- [Written task] Write out everything from the line containing "From the photo, would" down to the line containing "Answer: woman's arm" as a numbered list, skipping blank lines.

- [Dataset entries]
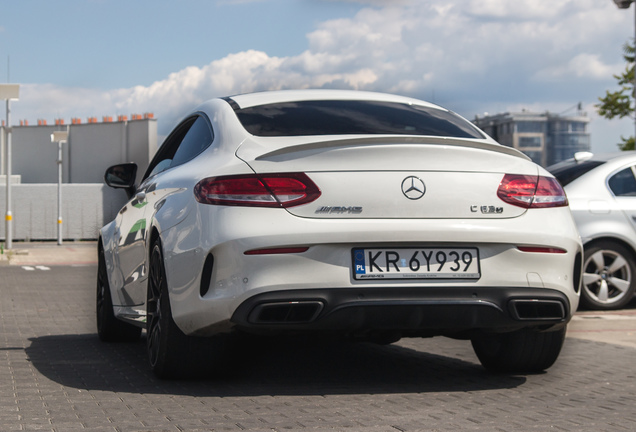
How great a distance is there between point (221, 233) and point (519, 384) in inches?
76.4

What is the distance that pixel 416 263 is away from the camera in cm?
504

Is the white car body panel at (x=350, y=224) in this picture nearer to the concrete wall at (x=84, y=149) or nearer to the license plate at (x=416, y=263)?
the license plate at (x=416, y=263)

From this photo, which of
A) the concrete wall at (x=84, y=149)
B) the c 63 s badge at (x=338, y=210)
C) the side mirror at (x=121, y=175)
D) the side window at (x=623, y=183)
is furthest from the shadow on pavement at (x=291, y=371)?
the concrete wall at (x=84, y=149)

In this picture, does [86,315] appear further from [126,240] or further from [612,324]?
[612,324]

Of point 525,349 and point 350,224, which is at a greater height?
point 350,224

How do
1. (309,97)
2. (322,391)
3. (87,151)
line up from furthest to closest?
(87,151) < (309,97) < (322,391)

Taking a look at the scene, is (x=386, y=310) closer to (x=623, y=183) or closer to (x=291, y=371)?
(x=291, y=371)

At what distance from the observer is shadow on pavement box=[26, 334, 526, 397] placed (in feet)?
18.1

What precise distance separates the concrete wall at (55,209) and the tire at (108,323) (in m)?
31.5

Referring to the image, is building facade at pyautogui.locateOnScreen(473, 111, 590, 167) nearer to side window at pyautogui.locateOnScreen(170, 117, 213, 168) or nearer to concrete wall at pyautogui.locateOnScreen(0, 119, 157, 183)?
concrete wall at pyautogui.locateOnScreen(0, 119, 157, 183)

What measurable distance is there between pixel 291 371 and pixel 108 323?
2.18 metres

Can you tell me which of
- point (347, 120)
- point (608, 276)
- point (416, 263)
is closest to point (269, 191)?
point (416, 263)

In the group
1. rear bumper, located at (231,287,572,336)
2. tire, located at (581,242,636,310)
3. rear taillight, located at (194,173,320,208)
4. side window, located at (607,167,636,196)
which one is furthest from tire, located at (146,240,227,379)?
side window, located at (607,167,636,196)

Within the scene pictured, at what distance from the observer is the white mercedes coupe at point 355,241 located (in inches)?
195
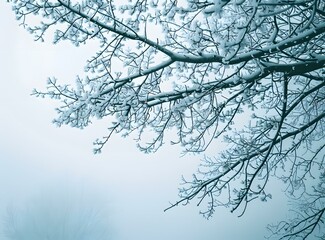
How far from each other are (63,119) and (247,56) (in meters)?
2.30

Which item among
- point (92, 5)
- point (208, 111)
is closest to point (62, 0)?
point (92, 5)

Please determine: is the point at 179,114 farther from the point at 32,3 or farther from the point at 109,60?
the point at 32,3

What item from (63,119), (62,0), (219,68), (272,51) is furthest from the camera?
(219,68)

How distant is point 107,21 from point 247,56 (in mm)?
1592

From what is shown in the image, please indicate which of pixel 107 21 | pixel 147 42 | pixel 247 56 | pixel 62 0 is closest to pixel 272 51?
pixel 247 56

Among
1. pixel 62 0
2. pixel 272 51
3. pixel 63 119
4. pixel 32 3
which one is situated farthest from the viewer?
pixel 63 119

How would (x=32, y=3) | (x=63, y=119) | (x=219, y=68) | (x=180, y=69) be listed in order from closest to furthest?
1. (x=32, y=3)
2. (x=63, y=119)
3. (x=180, y=69)
4. (x=219, y=68)

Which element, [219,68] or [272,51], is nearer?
[272,51]

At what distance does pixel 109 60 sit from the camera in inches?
150

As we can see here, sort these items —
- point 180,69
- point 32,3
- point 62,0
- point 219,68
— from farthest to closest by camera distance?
point 219,68
point 180,69
point 32,3
point 62,0

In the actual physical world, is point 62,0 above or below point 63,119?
above

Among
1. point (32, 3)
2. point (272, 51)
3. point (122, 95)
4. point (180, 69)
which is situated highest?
point (32, 3)

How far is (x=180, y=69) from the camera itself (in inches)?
159

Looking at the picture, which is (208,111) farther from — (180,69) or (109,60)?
(109,60)
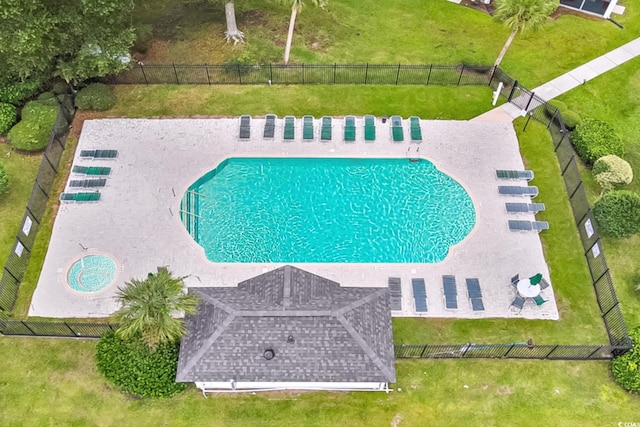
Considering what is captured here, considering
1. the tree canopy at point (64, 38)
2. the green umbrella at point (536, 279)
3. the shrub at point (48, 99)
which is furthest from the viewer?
the shrub at point (48, 99)

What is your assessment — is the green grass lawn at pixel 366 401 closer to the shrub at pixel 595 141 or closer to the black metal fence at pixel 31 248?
the black metal fence at pixel 31 248

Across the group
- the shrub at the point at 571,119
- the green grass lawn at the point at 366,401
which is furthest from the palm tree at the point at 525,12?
the green grass lawn at the point at 366,401

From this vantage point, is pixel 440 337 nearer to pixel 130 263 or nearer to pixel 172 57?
pixel 130 263

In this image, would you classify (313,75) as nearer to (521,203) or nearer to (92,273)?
(521,203)

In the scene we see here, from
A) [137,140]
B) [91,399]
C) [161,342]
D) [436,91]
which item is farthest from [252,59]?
[91,399]

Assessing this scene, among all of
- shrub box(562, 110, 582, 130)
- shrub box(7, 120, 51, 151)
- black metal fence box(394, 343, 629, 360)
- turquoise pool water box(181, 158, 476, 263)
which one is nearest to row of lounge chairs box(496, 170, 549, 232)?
turquoise pool water box(181, 158, 476, 263)
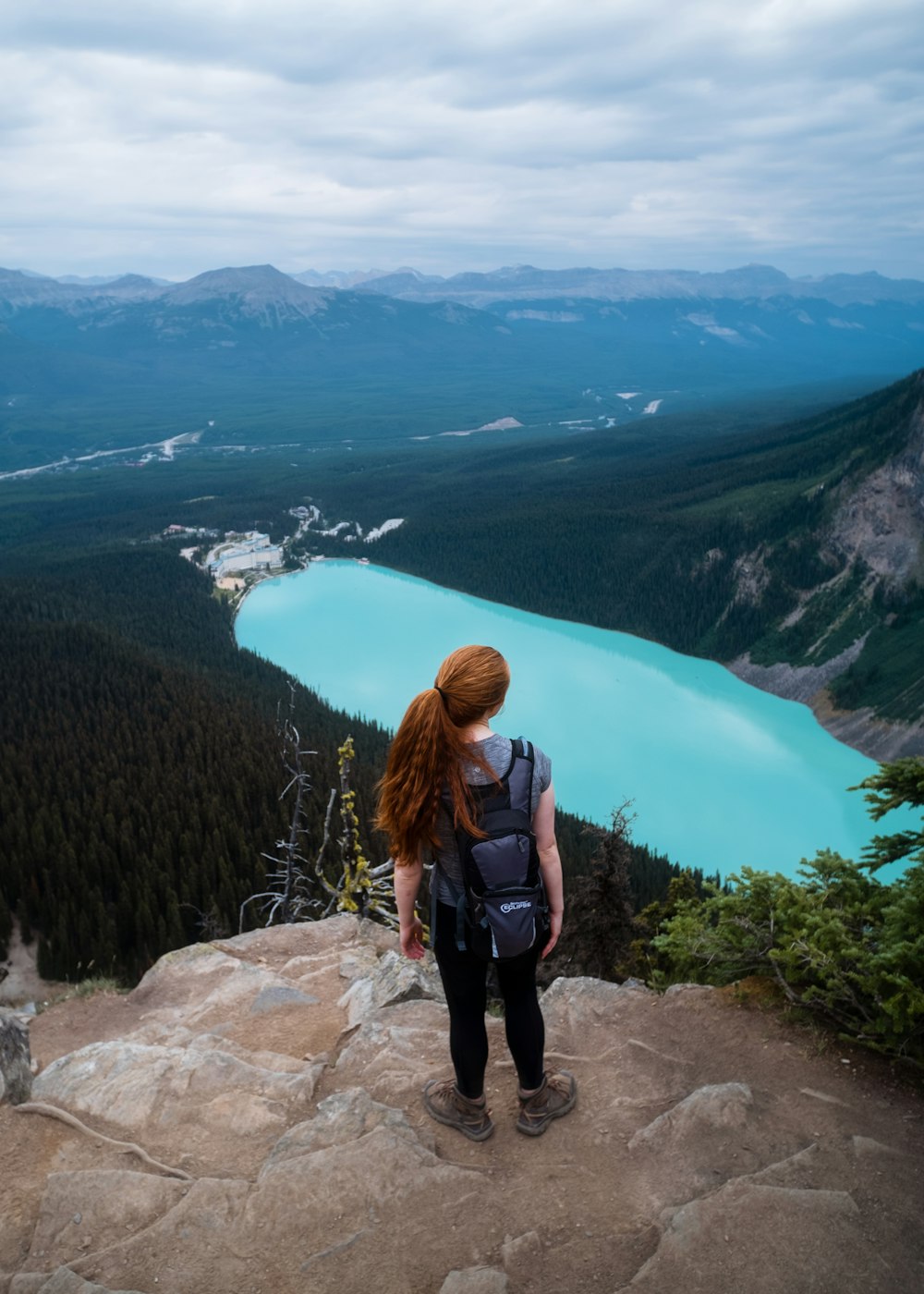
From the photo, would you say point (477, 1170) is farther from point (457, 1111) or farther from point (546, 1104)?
point (546, 1104)

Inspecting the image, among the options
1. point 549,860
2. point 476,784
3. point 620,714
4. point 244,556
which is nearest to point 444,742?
point 476,784

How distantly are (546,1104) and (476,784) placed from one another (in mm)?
3326

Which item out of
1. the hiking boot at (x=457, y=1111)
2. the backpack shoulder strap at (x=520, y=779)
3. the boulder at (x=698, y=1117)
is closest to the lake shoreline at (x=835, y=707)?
the boulder at (x=698, y=1117)

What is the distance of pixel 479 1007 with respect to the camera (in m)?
7.46

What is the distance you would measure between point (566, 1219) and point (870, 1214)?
2.14 metres

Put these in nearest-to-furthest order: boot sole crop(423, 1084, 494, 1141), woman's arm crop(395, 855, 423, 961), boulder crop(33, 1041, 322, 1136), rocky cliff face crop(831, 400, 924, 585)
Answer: woman's arm crop(395, 855, 423, 961) → boot sole crop(423, 1084, 494, 1141) → boulder crop(33, 1041, 322, 1136) → rocky cliff face crop(831, 400, 924, 585)

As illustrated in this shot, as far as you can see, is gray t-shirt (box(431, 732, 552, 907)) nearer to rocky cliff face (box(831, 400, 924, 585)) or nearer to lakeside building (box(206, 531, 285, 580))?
rocky cliff face (box(831, 400, 924, 585))

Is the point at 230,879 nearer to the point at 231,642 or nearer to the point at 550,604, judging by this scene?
the point at 231,642

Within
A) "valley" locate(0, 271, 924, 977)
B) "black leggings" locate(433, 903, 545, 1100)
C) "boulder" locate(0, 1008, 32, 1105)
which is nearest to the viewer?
"black leggings" locate(433, 903, 545, 1100)

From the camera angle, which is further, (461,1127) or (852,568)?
(852,568)

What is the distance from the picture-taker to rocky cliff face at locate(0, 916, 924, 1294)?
20.2 ft

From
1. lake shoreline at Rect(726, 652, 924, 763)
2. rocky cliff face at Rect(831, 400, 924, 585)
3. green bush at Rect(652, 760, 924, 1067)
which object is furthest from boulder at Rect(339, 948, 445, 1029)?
rocky cliff face at Rect(831, 400, 924, 585)

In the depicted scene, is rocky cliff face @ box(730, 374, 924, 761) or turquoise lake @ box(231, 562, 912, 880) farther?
rocky cliff face @ box(730, 374, 924, 761)

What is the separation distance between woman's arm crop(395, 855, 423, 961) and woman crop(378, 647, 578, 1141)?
0.03 feet
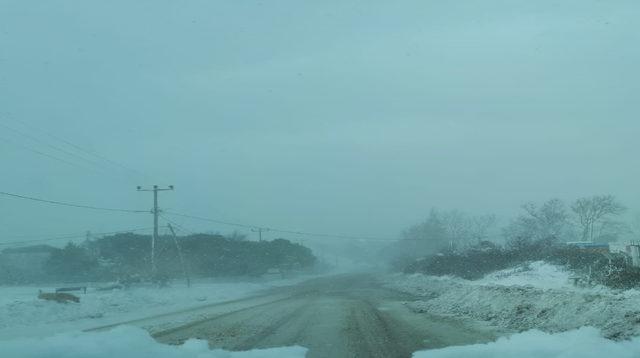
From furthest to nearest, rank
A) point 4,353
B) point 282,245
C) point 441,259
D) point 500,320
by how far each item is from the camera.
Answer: point 282,245 < point 441,259 < point 500,320 < point 4,353

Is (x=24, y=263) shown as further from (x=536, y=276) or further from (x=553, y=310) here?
(x=553, y=310)

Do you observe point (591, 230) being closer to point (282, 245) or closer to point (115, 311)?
point (282, 245)

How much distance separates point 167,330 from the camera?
762 inches

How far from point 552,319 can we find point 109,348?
10723 millimetres

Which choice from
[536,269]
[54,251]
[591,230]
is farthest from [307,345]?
[591,230]

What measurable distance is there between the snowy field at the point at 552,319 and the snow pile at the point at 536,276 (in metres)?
0.13

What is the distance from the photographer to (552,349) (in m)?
9.61

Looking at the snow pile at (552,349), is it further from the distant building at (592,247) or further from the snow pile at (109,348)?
the distant building at (592,247)

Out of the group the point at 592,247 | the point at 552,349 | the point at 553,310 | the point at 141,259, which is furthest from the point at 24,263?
the point at 552,349

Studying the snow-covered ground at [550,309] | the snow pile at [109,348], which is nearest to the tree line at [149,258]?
the snow-covered ground at [550,309]

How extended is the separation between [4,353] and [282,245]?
115894 mm

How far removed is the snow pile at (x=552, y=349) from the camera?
30.2 feet

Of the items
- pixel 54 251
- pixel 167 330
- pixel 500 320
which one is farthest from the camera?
pixel 54 251

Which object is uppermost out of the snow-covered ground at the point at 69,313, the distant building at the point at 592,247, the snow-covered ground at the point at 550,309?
the distant building at the point at 592,247
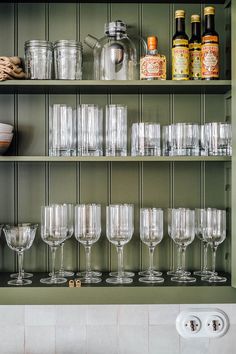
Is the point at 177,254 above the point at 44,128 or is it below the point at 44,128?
below

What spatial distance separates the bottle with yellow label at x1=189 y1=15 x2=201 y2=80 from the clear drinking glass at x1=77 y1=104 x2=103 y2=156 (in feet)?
1.17

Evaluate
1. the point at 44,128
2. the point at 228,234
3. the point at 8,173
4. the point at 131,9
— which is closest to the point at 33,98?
the point at 44,128

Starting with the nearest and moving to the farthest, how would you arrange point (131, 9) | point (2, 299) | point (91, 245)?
point (2, 299)
point (91, 245)
point (131, 9)

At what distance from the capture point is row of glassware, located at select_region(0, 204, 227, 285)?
1835 mm

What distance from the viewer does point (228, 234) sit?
195 cm

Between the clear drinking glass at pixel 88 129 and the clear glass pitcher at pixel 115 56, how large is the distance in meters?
0.13

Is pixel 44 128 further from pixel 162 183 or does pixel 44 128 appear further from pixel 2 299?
pixel 2 299

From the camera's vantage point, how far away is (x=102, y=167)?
79.8 inches

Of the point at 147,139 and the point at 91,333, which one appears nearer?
the point at 147,139

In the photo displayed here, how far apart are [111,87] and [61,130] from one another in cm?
22

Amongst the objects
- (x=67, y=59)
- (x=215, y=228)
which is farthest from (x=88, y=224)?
→ (x=67, y=59)

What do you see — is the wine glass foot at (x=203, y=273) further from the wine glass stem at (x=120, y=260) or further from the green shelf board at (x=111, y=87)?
the green shelf board at (x=111, y=87)

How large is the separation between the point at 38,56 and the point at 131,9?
420 millimetres

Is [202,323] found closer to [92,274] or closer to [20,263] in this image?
[92,274]
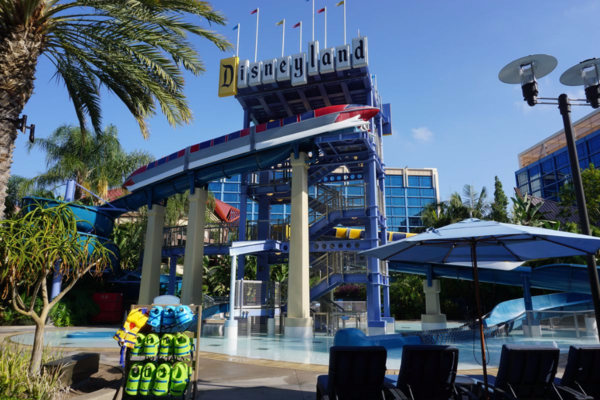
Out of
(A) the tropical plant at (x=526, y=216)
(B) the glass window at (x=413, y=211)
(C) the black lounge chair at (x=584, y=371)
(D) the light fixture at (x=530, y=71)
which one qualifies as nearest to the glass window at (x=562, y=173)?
(B) the glass window at (x=413, y=211)

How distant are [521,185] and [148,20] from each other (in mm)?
71014

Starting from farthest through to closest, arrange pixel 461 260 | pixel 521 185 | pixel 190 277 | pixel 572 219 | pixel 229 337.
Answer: pixel 521 185
pixel 572 219
pixel 190 277
pixel 229 337
pixel 461 260

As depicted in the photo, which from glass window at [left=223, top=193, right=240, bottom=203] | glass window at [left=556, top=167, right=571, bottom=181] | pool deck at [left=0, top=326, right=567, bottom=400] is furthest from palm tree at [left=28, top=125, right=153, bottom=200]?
glass window at [left=556, top=167, right=571, bottom=181]

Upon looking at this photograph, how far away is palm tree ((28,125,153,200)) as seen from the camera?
28.8 metres

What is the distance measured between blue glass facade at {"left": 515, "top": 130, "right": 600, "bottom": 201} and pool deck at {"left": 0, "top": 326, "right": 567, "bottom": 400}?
162ft

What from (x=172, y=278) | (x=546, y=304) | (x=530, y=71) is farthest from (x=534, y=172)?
(x=530, y=71)

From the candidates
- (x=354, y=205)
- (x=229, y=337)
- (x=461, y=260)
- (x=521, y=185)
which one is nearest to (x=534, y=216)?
(x=354, y=205)

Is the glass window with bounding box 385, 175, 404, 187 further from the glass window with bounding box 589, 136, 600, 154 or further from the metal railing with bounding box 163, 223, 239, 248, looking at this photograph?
the metal railing with bounding box 163, 223, 239, 248

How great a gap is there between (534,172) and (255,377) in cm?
6715

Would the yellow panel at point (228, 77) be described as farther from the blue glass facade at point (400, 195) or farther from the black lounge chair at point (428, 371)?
the blue glass facade at point (400, 195)

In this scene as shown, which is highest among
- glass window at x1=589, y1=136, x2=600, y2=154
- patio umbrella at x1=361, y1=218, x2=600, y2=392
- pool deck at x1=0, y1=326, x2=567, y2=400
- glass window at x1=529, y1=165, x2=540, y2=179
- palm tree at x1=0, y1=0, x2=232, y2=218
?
glass window at x1=529, y1=165, x2=540, y2=179

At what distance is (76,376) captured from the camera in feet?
23.6

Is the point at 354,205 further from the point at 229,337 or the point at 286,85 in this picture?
the point at 229,337

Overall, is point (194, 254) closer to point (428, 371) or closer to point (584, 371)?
point (428, 371)
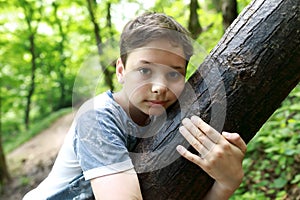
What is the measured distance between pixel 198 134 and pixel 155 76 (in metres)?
0.33

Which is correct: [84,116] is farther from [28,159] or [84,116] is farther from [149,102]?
[28,159]

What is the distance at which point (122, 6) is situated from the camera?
7535 mm

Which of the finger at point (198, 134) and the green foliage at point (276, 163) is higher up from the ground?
the finger at point (198, 134)

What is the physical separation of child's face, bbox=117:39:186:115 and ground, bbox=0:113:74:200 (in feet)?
16.5

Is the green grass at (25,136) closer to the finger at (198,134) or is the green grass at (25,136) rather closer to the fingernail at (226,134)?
the finger at (198,134)

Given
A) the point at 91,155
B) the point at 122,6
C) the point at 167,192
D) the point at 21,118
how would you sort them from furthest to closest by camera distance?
the point at 21,118, the point at 122,6, the point at 167,192, the point at 91,155

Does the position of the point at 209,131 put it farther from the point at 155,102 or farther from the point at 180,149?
Result: the point at 155,102

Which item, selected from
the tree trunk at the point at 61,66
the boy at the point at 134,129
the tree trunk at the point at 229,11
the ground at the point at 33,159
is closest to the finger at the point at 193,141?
the boy at the point at 134,129

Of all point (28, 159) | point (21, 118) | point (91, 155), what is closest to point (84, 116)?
point (91, 155)

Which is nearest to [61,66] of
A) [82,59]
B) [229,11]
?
[82,59]

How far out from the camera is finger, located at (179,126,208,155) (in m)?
1.49

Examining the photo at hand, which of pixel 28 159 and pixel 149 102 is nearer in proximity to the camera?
pixel 149 102

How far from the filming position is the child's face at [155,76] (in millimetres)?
1600

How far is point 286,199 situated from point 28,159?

- [Answer to this task]
1. From the photo, would you say point (477, 1170) is farther from point (457, 1111) or farther from point (546, 1104)?
2. point (546, 1104)
3. Inspecting the image, among the options
4. 1. point 549,860
5. 2. point 476,784
6. 3. point 620,714
7. 4. point 244,556
8. which is nearest to point 444,742?
9. point 476,784
10. How distantly are (546,1104) and (476,784) placed from one another (in mm)?
11. 3326
12. Which item out of
13. 1. the hiking boot at (x=457, y=1111)
14. 2. the backpack shoulder strap at (x=520, y=779)
15. 3. the boulder at (x=698, y=1117)
16. is closest to the lake shoreline at (x=835, y=707)?
17. the boulder at (x=698, y=1117)
18. What is the distance of pixel 479 1007 with respect to the camera (in m)?
19. 7.46
20. What is the distance you would measure between point (566, 1219) and point (870, 1214)?
21. 2.14 metres
22. Put these in nearest-to-furthest order: boot sole crop(423, 1084, 494, 1141), woman's arm crop(395, 855, 423, 961), boulder crop(33, 1041, 322, 1136), rocky cliff face crop(831, 400, 924, 585)
23. Answer: woman's arm crop(395, 855, 423, 961) → boot sole crop(423, 1084, 494, 1141) → boulder crop(33, 1041, 322, 1136) → rocky cliff face crop(831, 400, 924, 585)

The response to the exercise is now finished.